Fixed my C-8 with Rebooter

Just wanted to say how I fixed my C-8 finally. I have had my C-8 for 1.5 years.
It always locks up and the only fix is to reboot it. Sometimes it would go for days or just hours before locking up and stop responding.
I have tried every update and fix I could find. Resetting everything and reloading only some of the processes. Nothing would fix it. I tried starting from scratch several times and having nothing but the zwave only. It would still lock up. The C-8 is buggy and no firmware updates have fixed it.
Then I found Rebooter code so I can set it to reboot every day at 2am. Now it never locks up and works flawlessly.
I imagine every other C-8 owner has this same problem. Use this app to fix it.
I just wanted to share so others can fix theirs.
I have mostly Zwave (lights, fan, switches, door lock), 1 hue, tailwind q3 for the garage door, 2 ecobee thermostats, and a timer rule to turn on outside lights.

Hubitat should really add an auto repeatable reboot function to the native settings to fix these issues so you dont need a separate app.
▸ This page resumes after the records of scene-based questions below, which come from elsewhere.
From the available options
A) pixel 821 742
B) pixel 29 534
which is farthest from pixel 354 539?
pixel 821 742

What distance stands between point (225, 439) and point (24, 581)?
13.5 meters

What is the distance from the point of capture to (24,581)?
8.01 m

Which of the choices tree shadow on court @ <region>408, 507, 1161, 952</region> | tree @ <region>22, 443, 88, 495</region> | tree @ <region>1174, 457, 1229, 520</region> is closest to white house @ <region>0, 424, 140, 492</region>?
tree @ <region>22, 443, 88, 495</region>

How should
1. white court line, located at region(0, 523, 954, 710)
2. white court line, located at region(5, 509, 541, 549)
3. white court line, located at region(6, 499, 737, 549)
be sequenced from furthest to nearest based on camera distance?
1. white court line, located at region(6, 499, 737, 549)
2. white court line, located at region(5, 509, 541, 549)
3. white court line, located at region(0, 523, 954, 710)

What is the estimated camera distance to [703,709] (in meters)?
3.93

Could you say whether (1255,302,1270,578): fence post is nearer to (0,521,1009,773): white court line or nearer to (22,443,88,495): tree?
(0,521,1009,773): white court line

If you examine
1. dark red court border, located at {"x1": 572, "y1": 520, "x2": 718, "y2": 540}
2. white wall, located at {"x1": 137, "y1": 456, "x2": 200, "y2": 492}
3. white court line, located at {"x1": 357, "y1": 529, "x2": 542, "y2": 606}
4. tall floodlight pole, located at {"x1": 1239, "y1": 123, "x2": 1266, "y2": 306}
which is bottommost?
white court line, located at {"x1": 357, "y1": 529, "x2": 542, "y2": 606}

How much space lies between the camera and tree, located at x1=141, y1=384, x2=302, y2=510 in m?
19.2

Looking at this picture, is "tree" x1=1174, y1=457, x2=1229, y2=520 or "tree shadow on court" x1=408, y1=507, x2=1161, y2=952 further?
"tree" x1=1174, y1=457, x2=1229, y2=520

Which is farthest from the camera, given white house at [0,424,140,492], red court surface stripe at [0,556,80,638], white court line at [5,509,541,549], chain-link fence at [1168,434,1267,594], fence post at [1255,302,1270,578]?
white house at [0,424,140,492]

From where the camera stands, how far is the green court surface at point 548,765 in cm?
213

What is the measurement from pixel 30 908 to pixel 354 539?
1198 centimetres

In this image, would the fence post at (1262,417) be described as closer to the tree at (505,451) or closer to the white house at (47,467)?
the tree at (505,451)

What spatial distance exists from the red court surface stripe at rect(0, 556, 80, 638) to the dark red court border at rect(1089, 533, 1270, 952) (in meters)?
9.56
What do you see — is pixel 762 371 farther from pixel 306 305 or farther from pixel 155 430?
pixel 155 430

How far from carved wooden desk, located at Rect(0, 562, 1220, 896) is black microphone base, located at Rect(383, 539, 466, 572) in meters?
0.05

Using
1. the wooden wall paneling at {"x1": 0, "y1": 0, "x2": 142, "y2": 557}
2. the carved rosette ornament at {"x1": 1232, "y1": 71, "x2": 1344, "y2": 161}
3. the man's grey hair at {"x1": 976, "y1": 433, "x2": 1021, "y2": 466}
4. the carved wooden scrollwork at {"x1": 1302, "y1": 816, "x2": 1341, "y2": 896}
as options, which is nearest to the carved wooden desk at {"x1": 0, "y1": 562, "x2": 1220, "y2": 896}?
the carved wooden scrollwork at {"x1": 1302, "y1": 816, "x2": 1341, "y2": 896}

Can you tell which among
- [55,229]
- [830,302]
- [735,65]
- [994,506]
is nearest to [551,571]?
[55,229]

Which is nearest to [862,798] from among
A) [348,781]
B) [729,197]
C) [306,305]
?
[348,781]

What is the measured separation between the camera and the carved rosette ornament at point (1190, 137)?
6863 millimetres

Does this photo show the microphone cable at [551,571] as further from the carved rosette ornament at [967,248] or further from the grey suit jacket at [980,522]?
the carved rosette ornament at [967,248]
It is the only way to prevent it from locking up.

hubitat-rebooter/README.md at master · dcmeglio/hubitat-rebooter · GitHub

These symptoms are not normal. There is probably something wrong in your configuration. I haven't had to reboot any of my hubs for quite some time, other than updates. I'd start looking at logs, seeing if I had any Zwave ghosts, using older Zigbee devices that do not play well with the newer Zigbee chip in the C8.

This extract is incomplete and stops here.